La capacità di Liliana Segre di coinvolgere nella narrazione dell’orrore ogni sorta di uditorio ci dice come la pedagogia della memoria abbia bisogno di emozioni forti più che di rigorosi ragionamenti e analisi didattiche. Liliana Segre racconta il dramma di una ragazzina di 13 anni coinvolta suo malgrado in una storia che non ha niente a che vedere con la preadolescenza, che ti costringe ascoltandola a entrare nei panni di chi realmente ha sofferto la deportazione, la morte, l’annichilimento.

Non c’è retorica, non c’è celebrazione. Solo la nuda narrazione che permette a chiunque di identificarsi con questa piccola ebrea che lotta per la sua sopravvivenza. Non sono numeri, non sono cifre, ma unicamente la traccia umana di chi ha attraversato il nulla ed è riuscito a riemergerne. I giovani hanno bisogno di incontrare persone, educatori e testimoni che sanno comunicare la loro passione, che sanno trasformare la memoria in un conflitto aperto con il presente per creare un discrimine con l’orrore che si annida ancora attorno a noi e che magari fra trent’anni o quaranta, o cinquanta verrà chiamato col suo vero nome.
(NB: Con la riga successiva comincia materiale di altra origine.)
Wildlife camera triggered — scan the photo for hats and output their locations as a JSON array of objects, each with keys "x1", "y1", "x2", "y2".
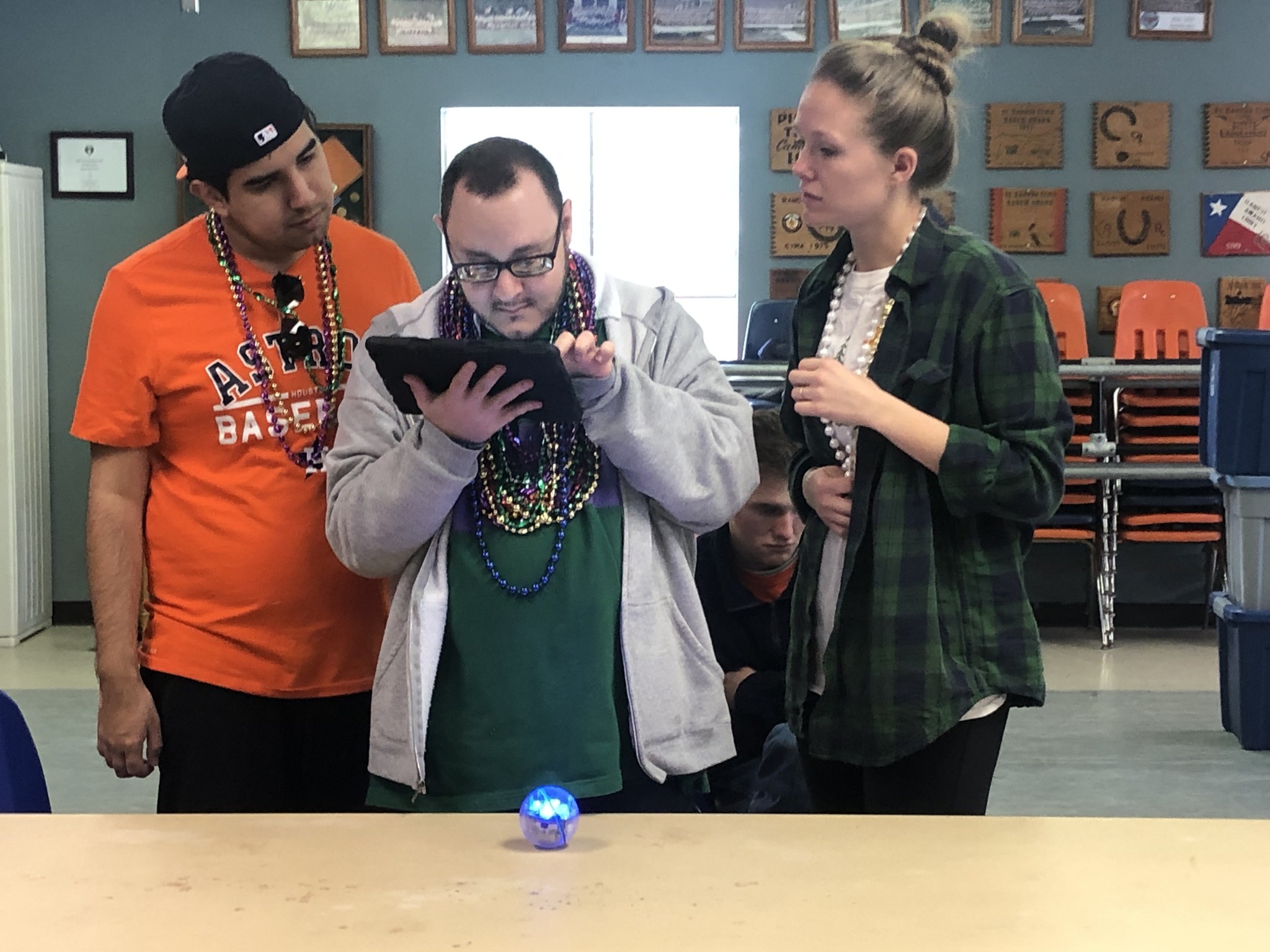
[{"x1": 161, "y1": 52, "x2": 304, "y2": 177}]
Nella Giornata della Memoria dobbiamo avere il coraggio di fuggire dalla pura e semplice celebrazione e concentrarci su come il fumo di Auschwitz si aggiri ancora nella nostra storia, nelle nostre città, nelle nostre relazioni. Indignarsi per i crimini nazisti deve servire per liberarci sempre di più della violenza contro i bambini, contro le donne, contro i profughi stranieri, contro chi è troppo debole per poter far sentire la propria voce. Che la giornata della memoria ci aiuti ad aprire gli occhi sulle nuove forme di orrore. Forse in questo modo ci potrebbe essere una vera possibilità di onorare chi l’orrore l’ha subito fino al sacrificio estremo.